**** TEXTO PARA LEITURA

No domingo em que o Brasil celebra o amor maternal, entre abraços apertados e homenagens emocionadas, há quem exerça a maternidade de forma diferente — mas com a mesma intensidade e entrega. Mães de pets, como são carinhosamente chamadas, também vivem a rotina de cuidados, renúncias e afeto incondicional por seus “filhos de quatro patas”. A paraibana Michelle Cristina de Oliveira é uma dessas mulheres. Responsável pelo Abrigo da Michelle, em João Pessoa, ela cuida de mais de 200 animais resgatados das ruas. E sua história é marcada por coragem, empatia e luta diária por vidas que muitos ignoram.
A trajetória de Michelle com os resgates começou em 2010, de maneira inesperada, após presenciar um atropelamento em frente à academia onde treinava. “Ali eu tive um choque de realidade. O cachorro foi atropelado, o motorista foi embora e ninguém fez nada. Todo mundo só olhava com pena. Foi naquele momento que percebi a importância das protetoras”, relembra.

********
**** CONJUNTO DE DADOS

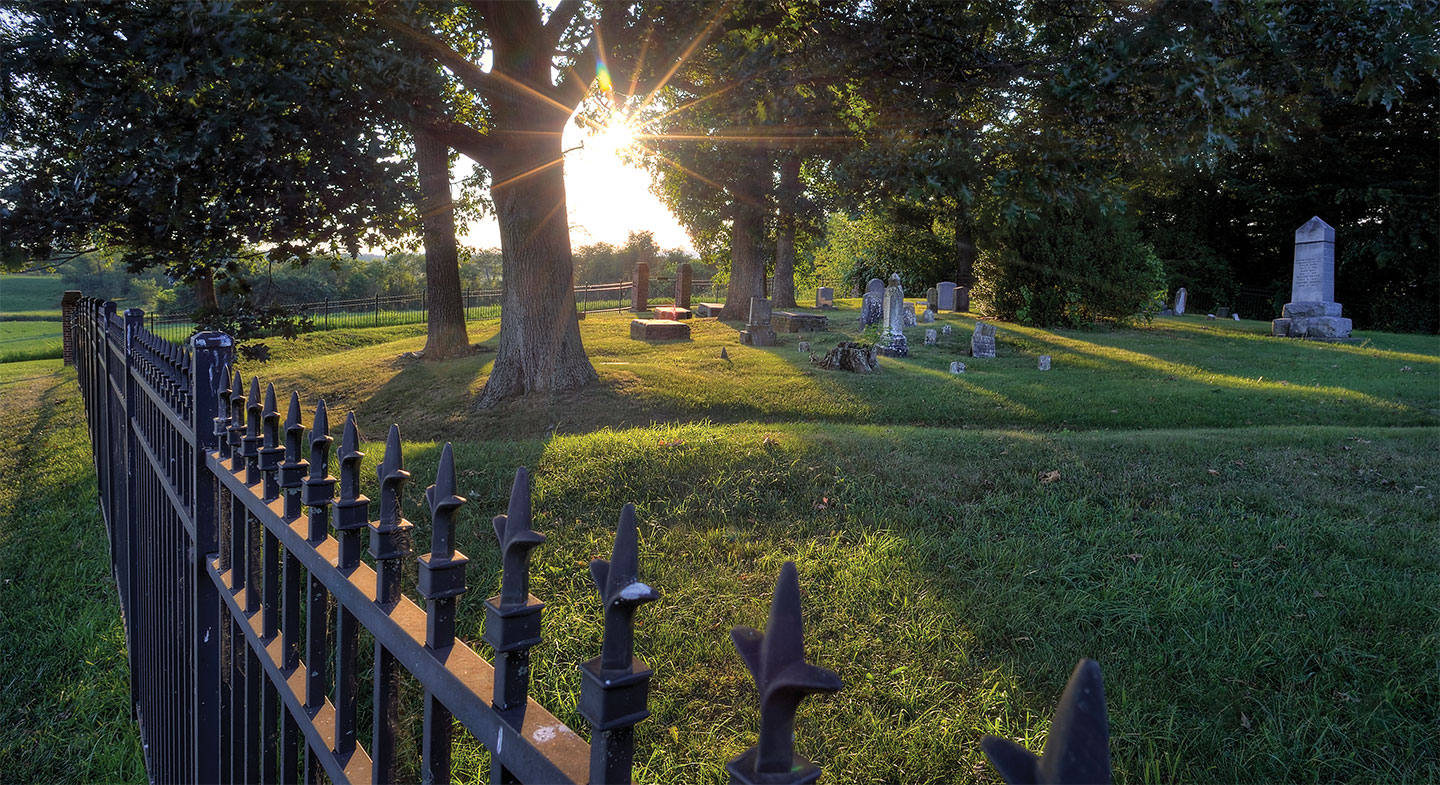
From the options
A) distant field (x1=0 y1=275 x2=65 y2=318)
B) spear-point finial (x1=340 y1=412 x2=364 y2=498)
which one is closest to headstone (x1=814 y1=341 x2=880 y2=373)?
spear-point finial (x1=340 y1=412 x2=364 y2=498)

********

Responda com base no texto sobre o Abrigo da Michelle:
1. Em que cidade fica o abrigo?
2. Em que ano começou a trajetória de Michelle com os resgates?
3. Onde ocorreu o atropelamento que ela presenciou?
As entradas foram tiradas de outra fonte.

* _RESPOSTA DO EXERCÍCIO_
1. Em João Pessoa.
2. Em 2010.
3. Em frente à academia onde ela treinava.